7.3.1 Basisprincipes van het huidige brein
Om de werking van het menselijke brein te begrijpen, benadert EP menselijk gedrag vanuit de geëvolueerde functionaliteiten van het brein. Deze functionaliteiten vormen de uitgangpunten die het mogelijk maken om individuele verschillen in besluitvorming te kunnen duiden.
wellicht volgorde veranderen...
1:
- Het brein wordt gestuurd met en door chemische, elektrische en fysische processen die het brein in staat stellen te functioneren ten behoeve van reproductief succes.
- Het brein functioneert als een ‘biologische computer’ en bestaat uit een grote hoeveelheid domein-specifieke en inhoud-afhankelijke modules, opgebouwd uit neuronen die onderling verbonden zijn. Elektrochemische reacties zorgen ervoor dat neuronen vuren zodra een bepaalde drempelwaarde wordt overschreden.
- Deze waardes zijn in kwalitatieve en kwantitatieve zin individueel bepaald door onbewuste aan motivatie-gerelateerde factoren.
- Het geheel van die factoren vormt het persoonlijke motivatieprofiel van het betreffende individu.
2:
- De neurologische structuren en adaptaties zijn gedurende duizenden generaties in het Environment of Evolutionary Adaptedness (EEA) ontworpen om problemen op te lossen waarmee de verre voorouders van de mens regelmatig werden geconfronteerd.
3:
- Het bewustzijn is voor het individu slechts het ‘topje van de ijsberg’.
- Hoewel het brein bepalend is voor waarom en hoe het individu functioneert in zijn sociaal-culturele omgeving, blijft wat zich in het (onbewuste) brein afspeelt, vrijwel geheel verborgen voor het individu.
- Het voordeel van het onbewust vervullen van tal van functies is dat vrijwel alle routinetaken op de automatische piloot worden uitgevoerd; het nadeel is dat men menigmaal verrast wordt door het eigen gedrag.
4:
- Hoewel het vanzelfsprekend lijkt om iemand aantrekkelijk te vinden, verliefd te worden of jaloers, liggen daaraan buitengewoon complexe processen in het brein ten grondslag.

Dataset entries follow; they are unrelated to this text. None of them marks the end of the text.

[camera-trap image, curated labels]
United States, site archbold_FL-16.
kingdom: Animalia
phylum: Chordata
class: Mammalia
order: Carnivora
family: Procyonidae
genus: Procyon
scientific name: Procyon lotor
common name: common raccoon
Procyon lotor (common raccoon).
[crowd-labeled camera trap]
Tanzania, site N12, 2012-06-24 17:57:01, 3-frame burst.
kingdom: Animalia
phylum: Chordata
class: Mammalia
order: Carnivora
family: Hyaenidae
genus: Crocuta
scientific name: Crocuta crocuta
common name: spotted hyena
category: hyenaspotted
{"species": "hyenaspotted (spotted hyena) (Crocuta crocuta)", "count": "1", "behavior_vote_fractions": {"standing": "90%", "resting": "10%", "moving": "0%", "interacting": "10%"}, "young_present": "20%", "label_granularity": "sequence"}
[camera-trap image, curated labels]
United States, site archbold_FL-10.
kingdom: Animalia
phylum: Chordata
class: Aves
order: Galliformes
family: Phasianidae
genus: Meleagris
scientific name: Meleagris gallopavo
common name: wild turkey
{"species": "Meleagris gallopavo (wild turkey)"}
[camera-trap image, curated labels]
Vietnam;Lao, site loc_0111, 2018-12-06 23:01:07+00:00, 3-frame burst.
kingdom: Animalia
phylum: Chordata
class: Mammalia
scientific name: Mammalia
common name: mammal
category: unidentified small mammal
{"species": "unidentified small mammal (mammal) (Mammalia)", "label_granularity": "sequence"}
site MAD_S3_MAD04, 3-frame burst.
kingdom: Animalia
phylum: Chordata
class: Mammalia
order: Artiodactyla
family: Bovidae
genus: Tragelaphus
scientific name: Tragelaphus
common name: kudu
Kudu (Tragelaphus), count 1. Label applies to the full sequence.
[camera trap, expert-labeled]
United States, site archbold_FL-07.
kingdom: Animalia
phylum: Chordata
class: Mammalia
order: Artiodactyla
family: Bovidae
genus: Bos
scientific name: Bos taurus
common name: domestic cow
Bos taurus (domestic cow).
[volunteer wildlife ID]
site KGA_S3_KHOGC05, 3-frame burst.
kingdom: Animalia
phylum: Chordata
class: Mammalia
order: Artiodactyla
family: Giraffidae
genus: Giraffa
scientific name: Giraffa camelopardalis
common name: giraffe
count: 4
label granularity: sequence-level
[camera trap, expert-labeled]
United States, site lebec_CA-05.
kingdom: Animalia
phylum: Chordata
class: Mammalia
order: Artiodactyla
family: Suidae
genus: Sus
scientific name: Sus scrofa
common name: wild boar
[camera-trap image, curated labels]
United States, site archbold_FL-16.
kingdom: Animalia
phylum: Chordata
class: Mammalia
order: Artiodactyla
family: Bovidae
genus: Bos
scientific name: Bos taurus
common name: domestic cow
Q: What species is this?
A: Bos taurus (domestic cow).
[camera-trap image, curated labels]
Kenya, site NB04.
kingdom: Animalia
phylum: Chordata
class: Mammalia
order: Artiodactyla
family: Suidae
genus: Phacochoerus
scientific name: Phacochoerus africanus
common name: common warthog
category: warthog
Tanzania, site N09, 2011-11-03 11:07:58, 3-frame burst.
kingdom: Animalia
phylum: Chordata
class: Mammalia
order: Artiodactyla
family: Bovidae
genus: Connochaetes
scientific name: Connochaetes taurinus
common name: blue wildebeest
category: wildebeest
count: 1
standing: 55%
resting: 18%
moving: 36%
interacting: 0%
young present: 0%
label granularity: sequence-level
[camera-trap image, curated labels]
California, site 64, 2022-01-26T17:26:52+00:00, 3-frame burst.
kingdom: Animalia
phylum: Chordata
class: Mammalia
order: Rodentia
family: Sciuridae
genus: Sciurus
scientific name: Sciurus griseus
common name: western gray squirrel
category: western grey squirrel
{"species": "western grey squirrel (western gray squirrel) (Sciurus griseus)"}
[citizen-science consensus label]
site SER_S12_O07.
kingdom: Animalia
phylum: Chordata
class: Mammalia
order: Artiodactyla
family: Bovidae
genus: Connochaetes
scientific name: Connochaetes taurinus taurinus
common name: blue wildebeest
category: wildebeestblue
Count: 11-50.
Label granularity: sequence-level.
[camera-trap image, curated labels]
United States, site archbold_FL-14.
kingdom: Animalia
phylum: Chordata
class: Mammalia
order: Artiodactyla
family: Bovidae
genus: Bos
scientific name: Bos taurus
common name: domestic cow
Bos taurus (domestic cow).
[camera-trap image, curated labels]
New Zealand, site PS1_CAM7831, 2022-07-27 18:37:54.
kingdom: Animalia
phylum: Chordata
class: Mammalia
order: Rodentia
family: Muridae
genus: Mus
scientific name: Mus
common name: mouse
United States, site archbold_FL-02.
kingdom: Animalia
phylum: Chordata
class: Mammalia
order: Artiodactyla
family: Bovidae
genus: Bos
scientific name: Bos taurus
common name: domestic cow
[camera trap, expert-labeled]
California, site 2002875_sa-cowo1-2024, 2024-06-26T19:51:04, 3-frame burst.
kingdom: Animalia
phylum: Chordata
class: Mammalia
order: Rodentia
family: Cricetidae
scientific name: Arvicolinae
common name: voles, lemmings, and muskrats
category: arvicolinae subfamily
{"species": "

- De vanzelfsprekendheid waarmee gedrag zich manifesteert, is veelal aanleiding voor intuïtieve maar foutieve verklaringen. Daardoor ontstaat veel verwarring over ogenschijnlijk begrijpelijk gedrag (Confer et al., 2010).
5:
- De mens wordt geboren met een ‘basispakket’ aan kennis en vermogens, een soort ‘spiekbriefje’ met psychologische, biologische en natuurkundige eigenschappen die worden geactiveerd door interactie met de omgeving.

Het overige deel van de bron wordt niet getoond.